Monday, January 27, 2020

Re: How to express `foo = (bar < quox)` as a constraint

Hi All,

Let try sth like sample:
a = True if b <= c else False



On Tue, Jan 28, 2020, 03:24 Simon Charette <charette.s@gmail.com> wrote:
I see, I think you'll need to wrap the inner Q in an ExpressionWrapper[0]

That would be

CheckConstraint(check=Q(is_on_sale=ExpressionWrapper(Q(price__lt=F('full_price')), output_field=models.BooleanField())))

That involves a lot of boilerplate though and it ought to work without all of it so I'd submit an optimization ticket
to allow direct usage of Q objects for boolean field lookup right hand sides

Cheers,
Simon


Le lundi 27 janvier 2020 14:32:24 UTC-5, Peter Law a écrit :
Hi Simon,

Thanks for your response.

I did try that, however unfortunately I get an error when running the migration:

django.core.exceptions.ValidationError: ["'(AND: <django.db.models.lookups.LessThan object at 0x7fcc49998a20>)' value must be either True or False."]

I'm using Django 2.2 LTS though testing this in 3.0 unfortunately errors in the same way.

I think the issue with this spelling is that a `models.Q` isn't expecting to be passed another `models.Q` as a value. I think ideally it would want an expression there, which a `models.F` is closest to, however using a `models.F` relation there also doesn't work (see my response to Stephen's suggestion).

Thanks,
Peter

On Monday, 27 January 2020 18:23:28 UTC, Simon Charette wrote:
Did you try

class Item(Model):
    price = DecimalField()
    full_price = DecimalField()
    is_on_sale = BooleanField()

    class Meta:
        constraints = [
            CheckConstraint(check=Q(is_on_sale=Q(price__lt=F('full_price'))))
        ]

I haven't tried it myself but I would expect it to work on Django 3.0.

Cheers,
Simon

Le lundi 27 janvier 2020 12:47:37 UTC-5, Peter Law a écrit :
Hi,

Thanks for adding support for check constraints in Django 2.2, it's
great to be able to move constraints into the model definitions.

I've been trying to work out how to express a constraint which
validates that the value of one field expresses a relation between two
other fields, but can't find a nice way to do so.

I've read through the docs and also found
https://groups.google.com/d/topic/django-users/6Olh5V1b7Us/discussion,
but haven't found a concise spelling.

I've got a model like:

```
class Item(Model):
    price = DecimalField()
    full_price = DecimalField()
    is_on_sale = BooleanField()
```

I'd like to be able to express neatly that the `is_on_sale` boolean be
true only when `price < full_price`.
In Postgres I can express this as:

```
ALTER TABLE item
ADD CONSTRAINT is_on_sale_check
CHECK (is_on_sale = (price < full_price))
```

However in Django I can't find a way to express this directly.

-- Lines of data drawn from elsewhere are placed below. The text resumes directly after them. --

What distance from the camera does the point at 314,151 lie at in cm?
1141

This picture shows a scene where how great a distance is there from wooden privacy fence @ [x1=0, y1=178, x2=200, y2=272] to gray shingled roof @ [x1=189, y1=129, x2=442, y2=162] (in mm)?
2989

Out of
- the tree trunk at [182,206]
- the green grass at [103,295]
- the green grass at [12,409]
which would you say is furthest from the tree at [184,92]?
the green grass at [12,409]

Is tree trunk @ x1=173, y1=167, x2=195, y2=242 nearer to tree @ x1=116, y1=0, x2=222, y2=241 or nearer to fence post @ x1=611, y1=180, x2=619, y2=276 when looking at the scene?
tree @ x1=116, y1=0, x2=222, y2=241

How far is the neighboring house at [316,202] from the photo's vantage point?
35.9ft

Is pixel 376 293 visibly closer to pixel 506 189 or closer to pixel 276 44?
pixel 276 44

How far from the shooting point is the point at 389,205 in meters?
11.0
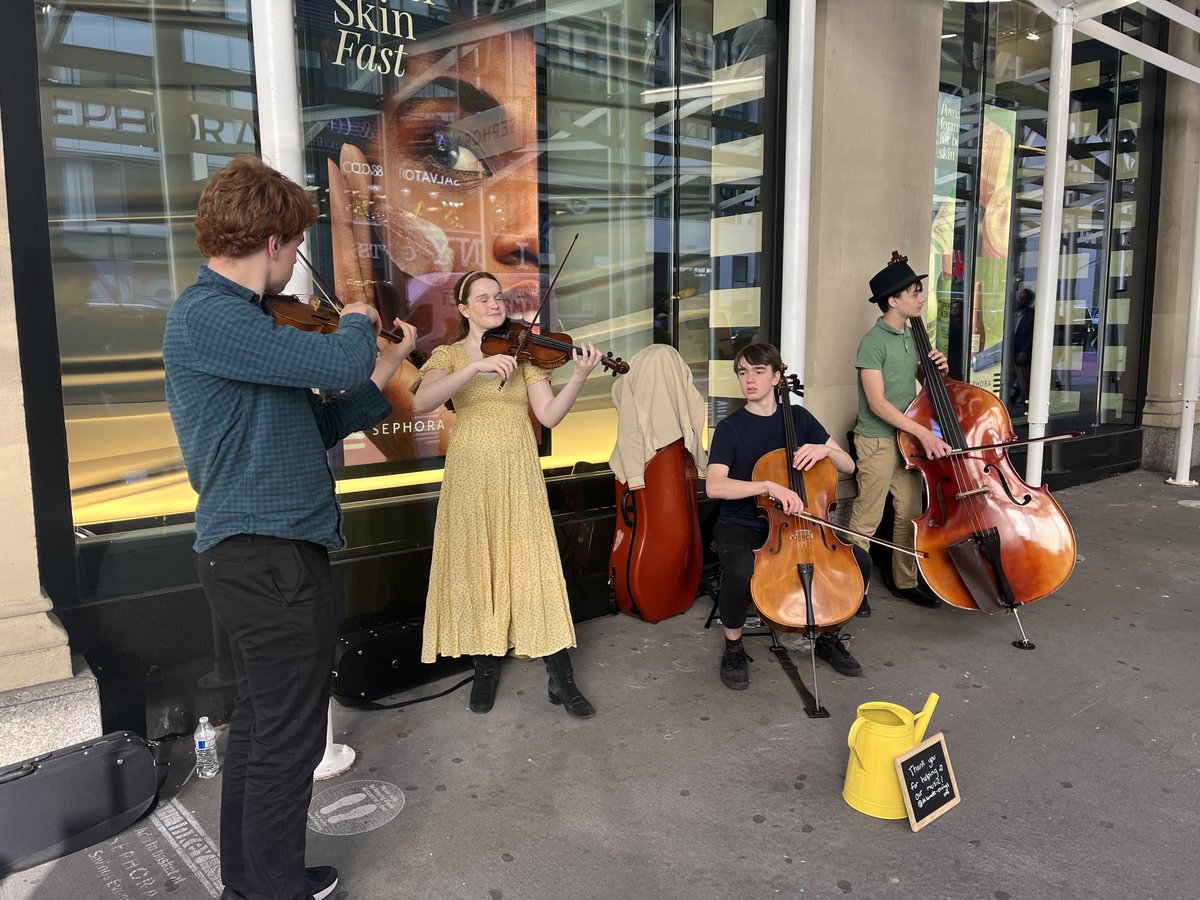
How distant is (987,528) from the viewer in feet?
9.81

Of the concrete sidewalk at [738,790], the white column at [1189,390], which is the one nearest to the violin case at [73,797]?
the concrete sidewalk at [738,790]

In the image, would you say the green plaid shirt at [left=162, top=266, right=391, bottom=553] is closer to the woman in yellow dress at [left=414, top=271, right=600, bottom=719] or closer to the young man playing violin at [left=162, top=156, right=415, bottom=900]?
the young man playing violin at [left=162, top=156, right=415, bottom=900]

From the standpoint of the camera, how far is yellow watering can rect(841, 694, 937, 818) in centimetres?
205

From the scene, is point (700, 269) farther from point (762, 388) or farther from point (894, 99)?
point (762, 388)

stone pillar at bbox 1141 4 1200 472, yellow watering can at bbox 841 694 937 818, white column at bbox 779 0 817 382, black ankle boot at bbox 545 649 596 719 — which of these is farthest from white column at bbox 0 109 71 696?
stone pillar at bbox 1141 4 1200 472

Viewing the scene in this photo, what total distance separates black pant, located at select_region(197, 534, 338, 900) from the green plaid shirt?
0.06 meters

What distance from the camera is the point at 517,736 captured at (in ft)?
8.27

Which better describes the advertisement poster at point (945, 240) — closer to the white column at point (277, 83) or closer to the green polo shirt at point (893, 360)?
the green polo shirt at point (893, 360)

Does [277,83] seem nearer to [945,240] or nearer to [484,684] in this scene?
[484,684]

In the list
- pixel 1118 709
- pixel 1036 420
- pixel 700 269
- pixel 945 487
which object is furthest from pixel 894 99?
pixel 1118 709

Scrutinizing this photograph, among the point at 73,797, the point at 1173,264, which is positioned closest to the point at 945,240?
the point at 1173,264

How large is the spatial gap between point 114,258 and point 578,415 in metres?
2.18

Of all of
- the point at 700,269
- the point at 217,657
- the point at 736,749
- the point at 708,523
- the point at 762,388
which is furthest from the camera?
the point at 700,269

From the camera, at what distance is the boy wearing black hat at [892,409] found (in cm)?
356
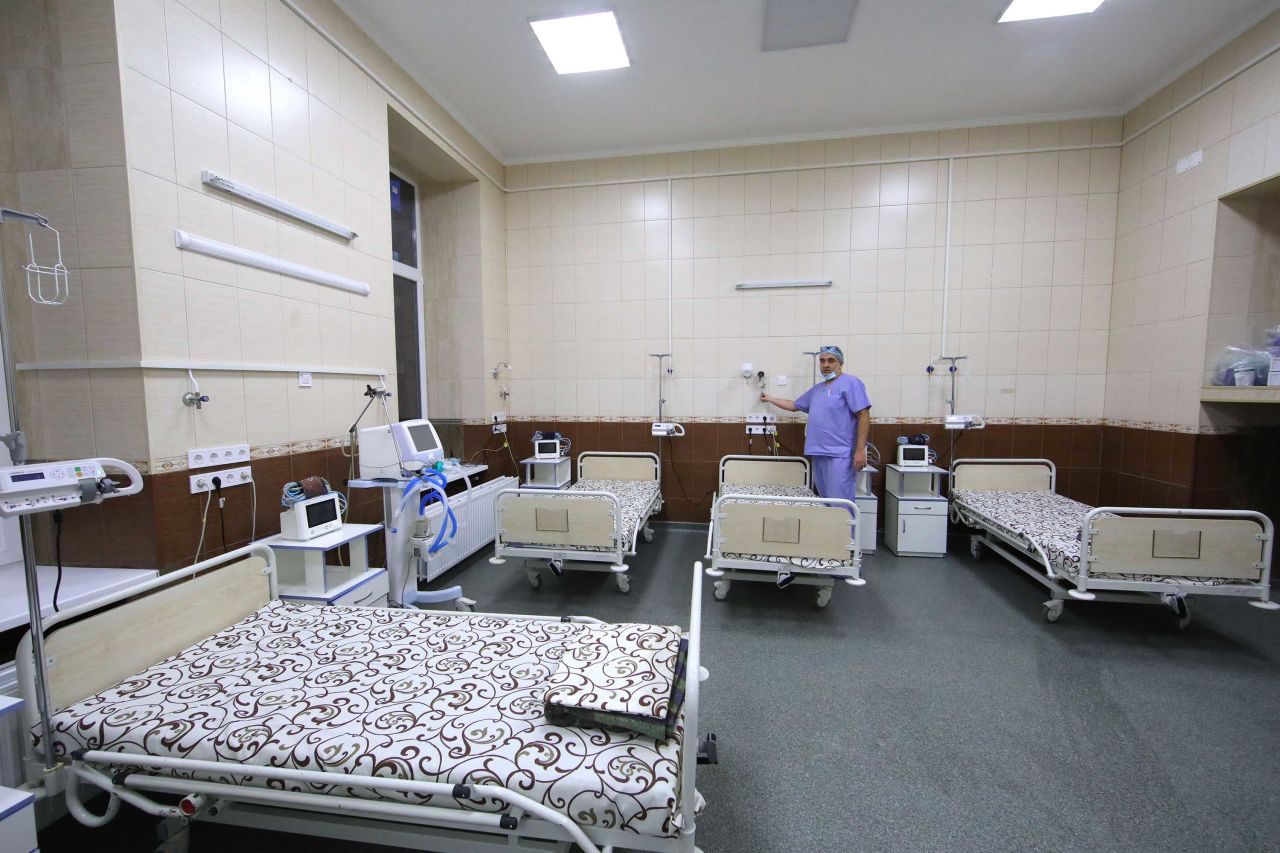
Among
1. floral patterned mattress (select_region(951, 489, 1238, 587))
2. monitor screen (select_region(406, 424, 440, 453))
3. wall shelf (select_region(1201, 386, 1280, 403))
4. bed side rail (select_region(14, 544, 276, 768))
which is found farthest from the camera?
wall shelf (select_region(1201, 386, 1280, 403))

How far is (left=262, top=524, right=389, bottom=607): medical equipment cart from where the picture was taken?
2344 mm

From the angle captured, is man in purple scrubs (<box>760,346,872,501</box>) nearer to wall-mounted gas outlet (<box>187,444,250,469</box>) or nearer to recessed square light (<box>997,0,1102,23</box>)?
recessed square light (<box>997,0,1102,23</box>)

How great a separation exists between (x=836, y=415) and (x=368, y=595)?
3.50 meters

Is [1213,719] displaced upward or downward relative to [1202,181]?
downward

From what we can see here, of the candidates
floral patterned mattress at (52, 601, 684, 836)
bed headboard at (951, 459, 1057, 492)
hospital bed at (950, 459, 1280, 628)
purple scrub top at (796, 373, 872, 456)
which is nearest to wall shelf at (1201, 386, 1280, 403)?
hospital bed at (950, 459, 1280, 628)

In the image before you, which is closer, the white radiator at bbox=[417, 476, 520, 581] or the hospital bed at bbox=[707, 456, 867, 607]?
the hospital bed at bbox=[707, 456, 867, 607]

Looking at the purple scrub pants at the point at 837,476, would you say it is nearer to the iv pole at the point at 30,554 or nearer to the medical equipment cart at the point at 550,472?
the medical equipment cart at the point at 550,472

I did find a long spelling which essentially checks the True case and
the False case explicitly and then ORs them together, however it's
several lines of `models.Q` combinations and not at all clear about
what the code is trying to achieve.

Is there a concise way to do this sort of constraint? If not, would it
be possible for Django to add support for it?